* _Document segment_
|By Dudley Price and Jack Hagel, The News
& Observer, Raleigh, N.C.McClatchy-Tribune Business News
Feb. 22, 2007 - RALEIGH -- Winston Hotels, which grew from a Wilmington hotel to a portfolio that spans 18 states, agreed to be bought by a New York real estate investment firm in a $850 million deal.
The Raleigh real estate investment trust said Wednesday, after regular trading on the New York Stock Exchange, that Wilbur Acquisition Holding Co. agreed to buy all outstanding shares of Winston common stock for $14.10 per share, or $430 million, and assume Winston's debt. Shareholders must approve the sale. Winston expects the deal to close by July.
"We got an offer that was a great price to shareholders," chief executive and founder Robert W. Winston III said. "Prices are high and have been high in the industry, and our stock has performed very well this year."
The $14.10 offer is 2.8 percent above Wednesday's $13.71 closing price. Winston shares closed Feb. 15 at a nine-year high of $14.31, rising from a 52-week low of $10.10 per share in April.

* _What needs to be done_
Answer these questions using the Winston Hotels article.
(a) What price per share did Wilbur Acquisition Holding Co. agree to pay for Winston common stock?
(b) By when does Winston expect the deal to close?
(c) What was the 52-week low for Winston shares, and in which month did it occur?
The lines that come next are drawn from a separate source.

* _Data section_
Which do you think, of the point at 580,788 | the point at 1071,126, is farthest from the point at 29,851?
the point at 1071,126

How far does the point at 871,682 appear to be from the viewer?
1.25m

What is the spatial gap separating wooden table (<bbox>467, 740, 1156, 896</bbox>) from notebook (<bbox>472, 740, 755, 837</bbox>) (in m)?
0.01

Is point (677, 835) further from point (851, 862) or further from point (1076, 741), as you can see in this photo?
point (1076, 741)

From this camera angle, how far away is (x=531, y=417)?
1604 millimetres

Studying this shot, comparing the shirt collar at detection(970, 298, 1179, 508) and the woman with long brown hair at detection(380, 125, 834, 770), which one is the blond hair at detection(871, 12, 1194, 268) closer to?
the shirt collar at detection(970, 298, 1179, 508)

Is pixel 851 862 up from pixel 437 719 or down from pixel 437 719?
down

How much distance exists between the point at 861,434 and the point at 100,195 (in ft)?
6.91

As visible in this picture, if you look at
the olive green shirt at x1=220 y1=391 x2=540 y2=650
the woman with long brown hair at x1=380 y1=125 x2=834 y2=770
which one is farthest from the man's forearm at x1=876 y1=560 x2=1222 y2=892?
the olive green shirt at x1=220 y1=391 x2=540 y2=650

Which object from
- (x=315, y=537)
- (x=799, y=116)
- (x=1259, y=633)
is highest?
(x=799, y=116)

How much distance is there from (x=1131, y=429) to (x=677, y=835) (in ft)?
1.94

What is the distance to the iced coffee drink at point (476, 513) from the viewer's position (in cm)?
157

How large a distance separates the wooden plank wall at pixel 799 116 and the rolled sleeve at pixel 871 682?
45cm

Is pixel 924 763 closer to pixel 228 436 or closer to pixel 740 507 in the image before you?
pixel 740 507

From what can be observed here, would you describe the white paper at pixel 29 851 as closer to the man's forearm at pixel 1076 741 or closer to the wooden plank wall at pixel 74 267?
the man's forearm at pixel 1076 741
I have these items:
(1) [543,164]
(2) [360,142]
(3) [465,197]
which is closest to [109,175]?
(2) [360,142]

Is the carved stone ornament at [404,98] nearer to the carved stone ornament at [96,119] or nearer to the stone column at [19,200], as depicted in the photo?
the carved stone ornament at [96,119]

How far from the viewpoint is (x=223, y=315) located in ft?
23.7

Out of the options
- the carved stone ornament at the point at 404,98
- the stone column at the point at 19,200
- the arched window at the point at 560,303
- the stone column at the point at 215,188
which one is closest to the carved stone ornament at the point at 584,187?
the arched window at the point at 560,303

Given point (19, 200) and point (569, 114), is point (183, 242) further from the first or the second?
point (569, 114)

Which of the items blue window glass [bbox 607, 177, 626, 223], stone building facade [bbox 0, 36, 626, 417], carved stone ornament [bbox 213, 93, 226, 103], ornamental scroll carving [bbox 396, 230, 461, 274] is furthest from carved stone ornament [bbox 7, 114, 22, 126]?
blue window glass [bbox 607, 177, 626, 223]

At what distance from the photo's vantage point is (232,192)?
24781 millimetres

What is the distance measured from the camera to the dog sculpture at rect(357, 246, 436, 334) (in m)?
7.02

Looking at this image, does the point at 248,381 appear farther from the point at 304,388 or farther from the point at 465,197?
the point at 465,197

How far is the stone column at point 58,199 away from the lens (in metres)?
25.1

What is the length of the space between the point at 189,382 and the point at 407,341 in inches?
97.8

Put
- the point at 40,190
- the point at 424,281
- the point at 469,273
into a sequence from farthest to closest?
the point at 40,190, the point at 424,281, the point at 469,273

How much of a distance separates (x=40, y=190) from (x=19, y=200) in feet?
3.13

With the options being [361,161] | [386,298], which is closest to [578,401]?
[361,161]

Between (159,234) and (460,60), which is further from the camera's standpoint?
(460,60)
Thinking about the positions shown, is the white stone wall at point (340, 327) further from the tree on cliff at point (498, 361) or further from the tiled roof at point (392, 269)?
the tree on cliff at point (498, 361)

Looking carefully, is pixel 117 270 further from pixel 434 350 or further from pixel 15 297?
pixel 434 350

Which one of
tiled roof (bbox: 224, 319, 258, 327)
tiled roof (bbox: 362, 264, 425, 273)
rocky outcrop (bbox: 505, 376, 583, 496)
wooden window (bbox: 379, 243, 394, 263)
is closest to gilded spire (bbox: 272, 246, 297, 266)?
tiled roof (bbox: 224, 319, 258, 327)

* _Your response_
(a) $14.10 per share
(b) By July
(c) $10.10 per share, in April